Ascott Reit, Ascendas merger to create APAC’s largest hospitality trust

Park Hotel Clarke Quay will be one of the 14 hotels in A-HTRUST's Asia-Pacific portfolio to be combined with Ascott Reit's owned properties under a CapitaLand entity

A proposed combination of Ascott Residence Trust (Ascott Reit) and Ascendas Hospitality Trust (A-HTRUST) will result in the largest hospitality trust in Asia-Pacific, and the eighth largest globally, with an asset value of S$7.6 billion (US$5.6 billion).

The combination will be effected by way of a trust scheme of arrangement, with Ascott Reit acquiring all the A-HTRUST Stapled Units. The total consideration for the combination is over S$1.2 billion, comprising S$61.8 million in cash and 902.8 million new Ascott Reit-BT Stapled Units.

Park Hotel Clarke Quay will be one of the 14 hotels in A-HTRUST’s Asia-Pacific portfolio to be combined with Ascott Reit properties under a CapitaLand entity

The transaction will bring together Ascott Reit’s global portfolio, which comprises predominantly serviced residences, and A-HTRUST’s 14 hotels in Asia-Pacific, creating an enlarged portfolio of 88 properties with more than 16,000 units in 39 cities and 15 countries across Asia-Pacific, Europe and the US.

It will also further diversify Ascott Reit’s global portfolio with foray into new gateway cities – Brisbane and Seoul.

“The enlarged portfolio will be further diversified with no single country accounting for more than 20 per cent of gross profit, thereby reducing concentration risk,” commented Tan Juay Hiang, CEO of the A-HTRUST Managers.

Chia Kim Huat, lead independent director of the A-HTRUST Managers, sees CapitaLand and its lodging unit, The Ascott, as a strong sponsor for the combined entity.

For Bob Tan, Ascott Reit’s chairman, the combination is a win-win for both parties’ unitholders. “Ascott Reit as a combined entity will see our asset value grow by 33 per cent to S$7.6 billion and our distribution per unit increase by 2.5 per cent for FY2018 on a pro forma basis.”

STUDY MATERIAL
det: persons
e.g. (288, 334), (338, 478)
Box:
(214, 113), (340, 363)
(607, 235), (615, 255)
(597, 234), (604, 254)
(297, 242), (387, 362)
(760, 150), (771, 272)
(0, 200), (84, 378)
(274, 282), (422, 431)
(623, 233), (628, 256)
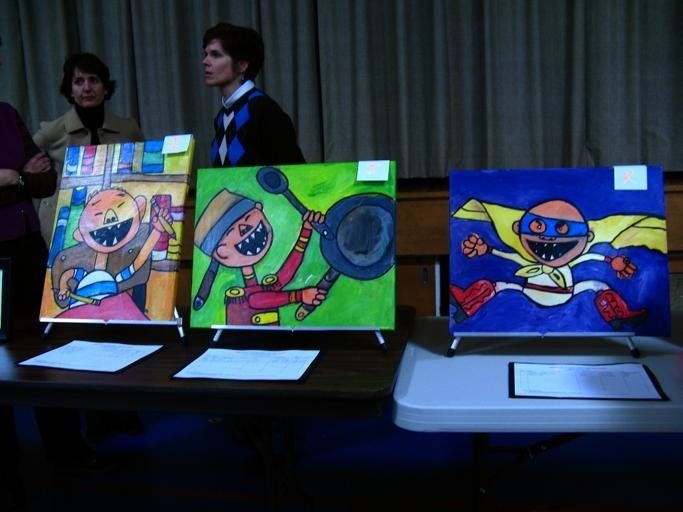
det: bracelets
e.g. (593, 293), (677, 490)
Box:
(18, 174), (25, 189)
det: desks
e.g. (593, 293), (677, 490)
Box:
(391, 317), (683, 510)
(2, 334), (401, 511)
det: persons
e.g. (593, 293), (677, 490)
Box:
(200, 22), (307, 166)
(0, 102), (64, 345)
(34, 52), (144, 248)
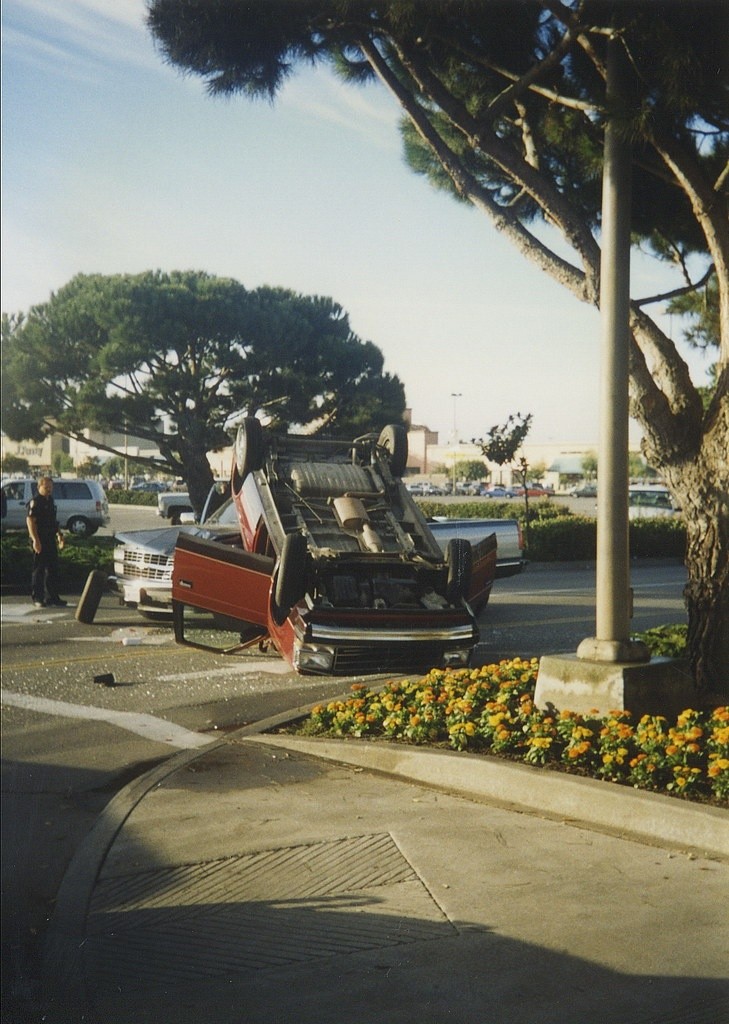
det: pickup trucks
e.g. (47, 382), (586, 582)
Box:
(110, 487), (528, 628)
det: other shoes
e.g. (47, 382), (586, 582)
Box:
(32, 597), (45, 607)
(49, 599), (67, 606)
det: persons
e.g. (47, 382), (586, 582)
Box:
(25, 477), (69, 607)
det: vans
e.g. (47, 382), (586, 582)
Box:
(0, 479), (111, 537)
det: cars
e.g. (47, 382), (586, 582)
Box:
(155, 477), (232, 526)
(105, 474), (180, 492)
(405, 481), (545, 496)
(570, 485), (596, 498)
(628, 484), (683, 521)
(515, 487), (556, 498)
(480, 488), (517, 499)
(171, 411), (498, 675)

TASK INSTRUCTIONS
Continue the news article about the Ascott Reit and Ascendas Hospitality Trust merger, starting after its last sentence.

REPLY TO THE EXERCISE
He expects that the entity will have a higher proportion of stable income derived from master leases, balanced by growth income derived from management contracts.

“With access to a larger capital base and a higher debt headroom of about S$1 billion, we will have greater financial flexibility to seek more accretive acquisitions and value enhancements. The combined entity can then be strategically positioned to potentially enjoy a positive re-rating of the unit price and gain a wider investor base, which would be beneficial to all our unitholders.”

Beh Siew Kim, Ascott Reit’s CEO, added: “This will present an enlarged capacity to acquire more assets as well as undertake more development and conversion projects, thereby increasing their asset values over time – all with an aim to bring about greater income stability through a resilient and well-diversified portfolio.”

Earnings contribution from developed countries is expected to increase to 82 per cent on a pro forma basis, according to Beh, which will facilitate the inclusion of Ascott Reit into the FTSE EPRA Nareit Developed Index and potentially result in higher trading liquidity and a larger investor base.

The combined entity will also the seventh largest trust listed on the Singapore Exchange by asset value.